_PROBLEMA POSTO 1:_ Secondo l'estratto sulla legge elettorale, perché il numero dei parlamentari dovrebbe essere il più alto possibile? Risponda in una, due o tre frasi.
_PROBLEMA POSTO 2:_ Trascriva dall'estratto sulla legge elettorale il brano che va da "1. L’unica legge" fino a "effettuata nessuna distorsione.", incluso.

Con l’attuale discussione sulla nuova legge elettorale, di cui ho brevemente scritto su Wired, sento il bisogno di stabilire alcuni punti sparsi.
1. L’unica legge elettorale rappresentativa è il proporzionale. Secco su base nazionale, senza sbarramenti. Perchè si possa parlare di democrazia rappresentativa, il voto di ogni elettore deve essere rappresentato con lo stesso peso. Nessun’altra legge elettorale garantisce questa condizione.
In teoria neanche il proporzionale lo garantisce pienamente, in quanto la sua rappresentatività dipende dal numero dei parlamentari: se ci sono, per esempio, 100 parlamentari, qualsiasi partito sotto l’1% non viene rappresentato. Ma questa è una limitazione intrinseca del fatto che il Parlamento si presuppone essere una mappa in scala delle opinioni del Paese, e nella riduzione di scala si perde qualcosa (Ne deriva peraltro che il numero dei parlamentari deve essere il più alto possibile, se si vuole accuratezza e rappresentatività). Ma non viene effettuata nessuna distorsione.
2. Maggioritario, premi di maggioranza, sbarramenti, e combinazioni di essi non sono compatibili con la democrazia rappresentativa. È banale che in questi casi alcuni voti varranno meno di altri, o addirittura zero. In teoria, in un maggioritario uninominale secco, un partito che prenda il 50%+1 in ciascun collegio prenderà il 100% dei posti in parlamento. I voti del partito vincitore quindi varranno doppio rispetto al loro peso percentuale effettivo; tutti gli altri non valgono nulla. Senza arrivare a questo caso estremo, ogni distorsione della mappa elettorale implica una distorsione del valore del voto – e i partiti lo sanno bene, vedasi il concetto di gerrymandering. Distorsione tanto più odiosa quanto essa conferisce ulteriore potere a chi è già maggioranza, e depaupera definitivamente chi è già minoranza.

[Voci provenienti da una fonte di dati]
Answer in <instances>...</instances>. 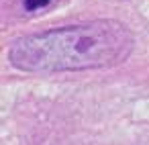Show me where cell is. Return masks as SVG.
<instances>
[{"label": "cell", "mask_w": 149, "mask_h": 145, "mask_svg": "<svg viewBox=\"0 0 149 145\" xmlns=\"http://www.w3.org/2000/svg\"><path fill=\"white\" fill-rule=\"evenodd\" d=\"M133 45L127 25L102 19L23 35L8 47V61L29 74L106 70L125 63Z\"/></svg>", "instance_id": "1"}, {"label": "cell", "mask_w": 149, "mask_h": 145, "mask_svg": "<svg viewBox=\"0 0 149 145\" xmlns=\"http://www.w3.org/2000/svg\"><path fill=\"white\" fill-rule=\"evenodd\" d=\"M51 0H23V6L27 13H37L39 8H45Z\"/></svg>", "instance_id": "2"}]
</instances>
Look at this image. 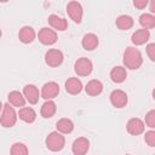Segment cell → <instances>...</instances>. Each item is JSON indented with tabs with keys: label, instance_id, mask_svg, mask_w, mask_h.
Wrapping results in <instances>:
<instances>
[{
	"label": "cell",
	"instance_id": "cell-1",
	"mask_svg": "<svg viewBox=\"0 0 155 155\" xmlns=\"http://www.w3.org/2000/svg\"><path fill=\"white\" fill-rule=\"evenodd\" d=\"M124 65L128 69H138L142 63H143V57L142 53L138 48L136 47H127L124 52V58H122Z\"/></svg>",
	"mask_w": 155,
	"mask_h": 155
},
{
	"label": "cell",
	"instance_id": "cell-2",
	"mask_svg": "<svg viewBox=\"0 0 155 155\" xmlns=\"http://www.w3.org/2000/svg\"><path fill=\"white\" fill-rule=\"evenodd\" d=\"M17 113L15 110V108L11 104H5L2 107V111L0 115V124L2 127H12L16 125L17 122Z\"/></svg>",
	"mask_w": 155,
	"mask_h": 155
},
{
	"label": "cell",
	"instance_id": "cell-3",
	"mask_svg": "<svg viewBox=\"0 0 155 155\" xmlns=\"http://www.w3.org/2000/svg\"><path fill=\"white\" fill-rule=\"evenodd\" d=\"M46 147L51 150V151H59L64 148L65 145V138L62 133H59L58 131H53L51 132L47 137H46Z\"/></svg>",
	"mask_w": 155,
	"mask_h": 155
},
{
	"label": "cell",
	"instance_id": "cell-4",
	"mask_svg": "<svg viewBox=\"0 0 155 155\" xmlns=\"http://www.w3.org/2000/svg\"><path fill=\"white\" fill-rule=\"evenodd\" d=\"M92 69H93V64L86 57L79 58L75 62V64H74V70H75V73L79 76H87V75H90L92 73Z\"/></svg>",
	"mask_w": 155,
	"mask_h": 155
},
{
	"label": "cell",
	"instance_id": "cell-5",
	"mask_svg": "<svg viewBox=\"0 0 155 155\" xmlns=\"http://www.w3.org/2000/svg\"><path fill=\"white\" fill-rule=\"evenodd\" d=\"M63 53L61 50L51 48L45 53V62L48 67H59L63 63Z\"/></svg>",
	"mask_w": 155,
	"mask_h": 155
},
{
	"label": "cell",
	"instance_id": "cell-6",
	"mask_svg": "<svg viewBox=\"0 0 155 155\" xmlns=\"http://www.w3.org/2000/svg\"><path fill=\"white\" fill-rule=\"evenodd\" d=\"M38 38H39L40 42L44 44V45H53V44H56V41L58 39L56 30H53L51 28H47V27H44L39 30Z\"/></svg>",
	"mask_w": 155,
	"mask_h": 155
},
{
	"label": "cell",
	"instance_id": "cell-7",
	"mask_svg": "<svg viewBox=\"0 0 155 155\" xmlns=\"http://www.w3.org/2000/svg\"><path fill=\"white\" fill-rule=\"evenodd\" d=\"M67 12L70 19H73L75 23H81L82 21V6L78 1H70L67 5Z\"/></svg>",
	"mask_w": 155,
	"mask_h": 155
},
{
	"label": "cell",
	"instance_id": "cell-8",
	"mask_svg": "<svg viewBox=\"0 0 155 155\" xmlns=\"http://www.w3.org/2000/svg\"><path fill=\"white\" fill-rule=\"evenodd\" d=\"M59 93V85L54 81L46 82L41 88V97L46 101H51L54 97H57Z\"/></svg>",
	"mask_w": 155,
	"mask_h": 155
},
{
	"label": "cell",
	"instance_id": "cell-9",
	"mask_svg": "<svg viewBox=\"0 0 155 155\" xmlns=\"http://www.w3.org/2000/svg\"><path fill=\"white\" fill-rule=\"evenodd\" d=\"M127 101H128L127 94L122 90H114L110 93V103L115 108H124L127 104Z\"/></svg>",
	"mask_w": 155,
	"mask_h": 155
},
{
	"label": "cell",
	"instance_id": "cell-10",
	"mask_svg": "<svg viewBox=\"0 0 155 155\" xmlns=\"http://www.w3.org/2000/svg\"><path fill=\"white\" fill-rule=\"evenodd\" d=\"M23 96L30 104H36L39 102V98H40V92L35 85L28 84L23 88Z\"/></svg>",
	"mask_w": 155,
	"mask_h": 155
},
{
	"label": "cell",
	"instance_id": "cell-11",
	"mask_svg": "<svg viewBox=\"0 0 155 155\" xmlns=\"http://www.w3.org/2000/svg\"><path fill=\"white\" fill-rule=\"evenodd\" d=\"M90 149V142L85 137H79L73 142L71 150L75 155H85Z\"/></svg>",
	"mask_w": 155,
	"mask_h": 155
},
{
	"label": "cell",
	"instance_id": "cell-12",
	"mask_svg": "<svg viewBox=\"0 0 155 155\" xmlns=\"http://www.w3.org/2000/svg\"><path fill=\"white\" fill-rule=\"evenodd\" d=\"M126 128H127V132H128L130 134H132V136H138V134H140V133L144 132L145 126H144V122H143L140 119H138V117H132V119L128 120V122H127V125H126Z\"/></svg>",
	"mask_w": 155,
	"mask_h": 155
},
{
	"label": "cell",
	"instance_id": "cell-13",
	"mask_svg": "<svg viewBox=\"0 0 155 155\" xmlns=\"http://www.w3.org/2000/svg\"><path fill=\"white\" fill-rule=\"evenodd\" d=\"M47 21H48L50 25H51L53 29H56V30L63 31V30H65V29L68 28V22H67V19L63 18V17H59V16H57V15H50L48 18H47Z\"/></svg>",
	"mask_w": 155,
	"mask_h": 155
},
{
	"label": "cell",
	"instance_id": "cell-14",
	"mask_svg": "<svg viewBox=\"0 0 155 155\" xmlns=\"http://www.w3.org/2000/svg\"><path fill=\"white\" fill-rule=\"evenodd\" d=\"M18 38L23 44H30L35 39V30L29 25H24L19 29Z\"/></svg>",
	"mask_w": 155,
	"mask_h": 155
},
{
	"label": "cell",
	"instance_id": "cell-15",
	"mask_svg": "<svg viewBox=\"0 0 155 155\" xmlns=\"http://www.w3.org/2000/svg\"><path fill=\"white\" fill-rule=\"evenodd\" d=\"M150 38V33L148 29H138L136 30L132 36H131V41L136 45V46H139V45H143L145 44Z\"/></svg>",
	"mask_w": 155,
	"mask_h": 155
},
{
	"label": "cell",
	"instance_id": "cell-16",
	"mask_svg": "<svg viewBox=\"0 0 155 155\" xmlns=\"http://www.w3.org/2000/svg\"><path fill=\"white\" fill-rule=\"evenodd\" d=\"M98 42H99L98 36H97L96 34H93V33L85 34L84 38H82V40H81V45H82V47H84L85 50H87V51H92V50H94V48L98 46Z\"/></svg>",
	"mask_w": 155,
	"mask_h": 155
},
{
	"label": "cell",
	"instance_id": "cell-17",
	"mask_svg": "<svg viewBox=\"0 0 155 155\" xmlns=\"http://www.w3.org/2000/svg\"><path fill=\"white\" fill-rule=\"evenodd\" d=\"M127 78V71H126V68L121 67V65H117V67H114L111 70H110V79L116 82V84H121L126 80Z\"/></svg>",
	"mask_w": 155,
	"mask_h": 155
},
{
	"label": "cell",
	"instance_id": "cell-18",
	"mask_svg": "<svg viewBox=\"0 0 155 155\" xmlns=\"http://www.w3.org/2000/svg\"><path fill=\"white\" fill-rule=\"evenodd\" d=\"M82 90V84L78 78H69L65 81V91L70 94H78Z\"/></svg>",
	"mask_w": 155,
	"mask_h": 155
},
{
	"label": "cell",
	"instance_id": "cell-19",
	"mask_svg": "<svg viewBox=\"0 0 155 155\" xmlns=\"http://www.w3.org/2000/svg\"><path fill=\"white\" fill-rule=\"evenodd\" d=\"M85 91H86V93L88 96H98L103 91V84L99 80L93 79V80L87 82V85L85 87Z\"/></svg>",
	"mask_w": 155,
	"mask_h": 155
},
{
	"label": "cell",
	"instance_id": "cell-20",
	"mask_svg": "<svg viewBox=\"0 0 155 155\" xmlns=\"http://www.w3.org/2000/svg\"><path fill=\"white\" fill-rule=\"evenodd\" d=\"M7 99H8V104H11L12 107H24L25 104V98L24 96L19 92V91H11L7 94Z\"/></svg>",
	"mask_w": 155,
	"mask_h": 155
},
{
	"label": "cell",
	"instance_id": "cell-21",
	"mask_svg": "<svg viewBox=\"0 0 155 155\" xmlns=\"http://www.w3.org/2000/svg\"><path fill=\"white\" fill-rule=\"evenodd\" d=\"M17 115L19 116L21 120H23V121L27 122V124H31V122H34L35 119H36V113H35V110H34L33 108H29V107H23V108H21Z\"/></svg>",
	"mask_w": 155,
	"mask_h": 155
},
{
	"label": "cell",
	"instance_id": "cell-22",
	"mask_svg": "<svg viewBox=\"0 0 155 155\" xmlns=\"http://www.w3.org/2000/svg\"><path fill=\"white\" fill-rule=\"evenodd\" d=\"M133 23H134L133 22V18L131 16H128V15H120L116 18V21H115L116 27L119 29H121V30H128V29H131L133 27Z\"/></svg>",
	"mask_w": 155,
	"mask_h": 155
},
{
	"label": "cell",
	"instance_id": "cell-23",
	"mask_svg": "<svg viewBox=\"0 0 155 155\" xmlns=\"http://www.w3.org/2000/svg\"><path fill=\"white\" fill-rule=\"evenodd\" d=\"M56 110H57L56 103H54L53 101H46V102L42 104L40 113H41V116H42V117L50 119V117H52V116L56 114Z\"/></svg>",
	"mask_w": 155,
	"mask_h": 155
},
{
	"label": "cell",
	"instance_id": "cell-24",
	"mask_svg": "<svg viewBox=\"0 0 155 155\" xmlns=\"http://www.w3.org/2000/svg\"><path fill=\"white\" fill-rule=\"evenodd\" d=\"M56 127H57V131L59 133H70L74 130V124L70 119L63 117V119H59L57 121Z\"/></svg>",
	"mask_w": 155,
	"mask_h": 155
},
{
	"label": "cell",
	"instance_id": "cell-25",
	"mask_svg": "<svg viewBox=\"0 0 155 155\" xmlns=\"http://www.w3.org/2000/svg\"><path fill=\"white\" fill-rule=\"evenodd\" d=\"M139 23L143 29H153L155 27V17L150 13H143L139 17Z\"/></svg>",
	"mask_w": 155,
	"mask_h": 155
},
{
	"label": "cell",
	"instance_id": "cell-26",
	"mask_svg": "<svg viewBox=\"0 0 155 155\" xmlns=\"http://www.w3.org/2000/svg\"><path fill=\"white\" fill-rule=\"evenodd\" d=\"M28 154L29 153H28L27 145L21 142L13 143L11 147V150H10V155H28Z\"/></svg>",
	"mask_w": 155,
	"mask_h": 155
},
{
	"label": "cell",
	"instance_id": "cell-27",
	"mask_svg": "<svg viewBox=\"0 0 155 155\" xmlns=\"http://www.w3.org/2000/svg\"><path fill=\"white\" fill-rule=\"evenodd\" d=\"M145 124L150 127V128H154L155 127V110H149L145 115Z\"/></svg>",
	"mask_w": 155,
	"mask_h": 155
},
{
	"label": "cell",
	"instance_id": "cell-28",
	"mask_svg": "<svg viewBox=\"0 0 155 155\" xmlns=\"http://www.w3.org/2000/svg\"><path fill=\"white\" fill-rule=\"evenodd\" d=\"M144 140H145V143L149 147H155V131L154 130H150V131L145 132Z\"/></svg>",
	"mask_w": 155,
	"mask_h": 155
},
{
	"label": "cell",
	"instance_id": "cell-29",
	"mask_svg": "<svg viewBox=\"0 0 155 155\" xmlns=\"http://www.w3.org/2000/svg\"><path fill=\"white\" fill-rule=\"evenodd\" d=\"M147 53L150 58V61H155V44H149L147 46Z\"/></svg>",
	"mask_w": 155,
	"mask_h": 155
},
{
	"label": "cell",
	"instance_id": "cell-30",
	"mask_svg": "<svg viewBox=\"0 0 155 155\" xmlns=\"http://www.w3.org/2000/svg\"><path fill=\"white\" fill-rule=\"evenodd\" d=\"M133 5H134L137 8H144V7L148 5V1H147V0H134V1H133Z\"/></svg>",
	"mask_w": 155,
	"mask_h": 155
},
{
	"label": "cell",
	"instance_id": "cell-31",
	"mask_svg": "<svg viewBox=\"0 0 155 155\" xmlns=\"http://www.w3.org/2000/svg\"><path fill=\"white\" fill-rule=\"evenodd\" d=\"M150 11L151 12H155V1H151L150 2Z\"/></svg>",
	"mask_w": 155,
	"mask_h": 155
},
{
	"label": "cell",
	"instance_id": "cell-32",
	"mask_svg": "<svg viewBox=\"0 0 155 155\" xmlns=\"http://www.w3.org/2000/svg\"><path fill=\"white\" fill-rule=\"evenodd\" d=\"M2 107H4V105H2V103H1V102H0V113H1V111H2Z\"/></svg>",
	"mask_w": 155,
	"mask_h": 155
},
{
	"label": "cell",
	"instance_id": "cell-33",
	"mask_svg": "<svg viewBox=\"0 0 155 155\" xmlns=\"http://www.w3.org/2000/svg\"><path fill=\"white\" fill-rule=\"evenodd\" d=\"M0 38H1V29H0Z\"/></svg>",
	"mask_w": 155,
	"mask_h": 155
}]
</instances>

_RISPOSTA CORRETTA 1:_ Il Parlamento è concepito come una mappa in scala delle opinioni del Paese, e nella riduzione di scala si perde qualcosa. La rappresentatività del proporzionale dipende infatti dal numero dei parlamentari: con 100 parlamentari, per esempio, qualsiasi partito sotto l'1% resta senza rappresentanza. Un numero più alto di parlamentari garantisce quindi maggiore accuratezza e rappresentatività.

_RISPOSTA CORRETTA 2:_
1. L’unica legge elettorale rappresentativa è il proporzionale. Secco su base nazionale, senza sbarramenti. Perchè si possa parlare di democrazia rappresentativa, il voto di ogni elettore deve essere rappresentato con lo stesso peso. Nessun’altra legge elettorale garantisce questa condizione.
In teoria neanche il proporzionale lo garantisce pienamente, in quanto la sua rappresentatività dipende dal numero dei parlamentari: se ci sono, per esempio, 100 parlamentari, qualsiasi partito sotto l’1% non viene rappresentato. Ma questa è una limitazione intrinseca del fatto che il Parlamento si presuppone essere una mappa in scala delle opinioni del Paese, e nella riduzione di scala si perde qualcosa (Ne deriva peraltro che il numero dei parlamentari deve essere il più alto possibile, se si vuole accuratezza e rappresentatività). Ma non viene effettuata nessuna distorsione.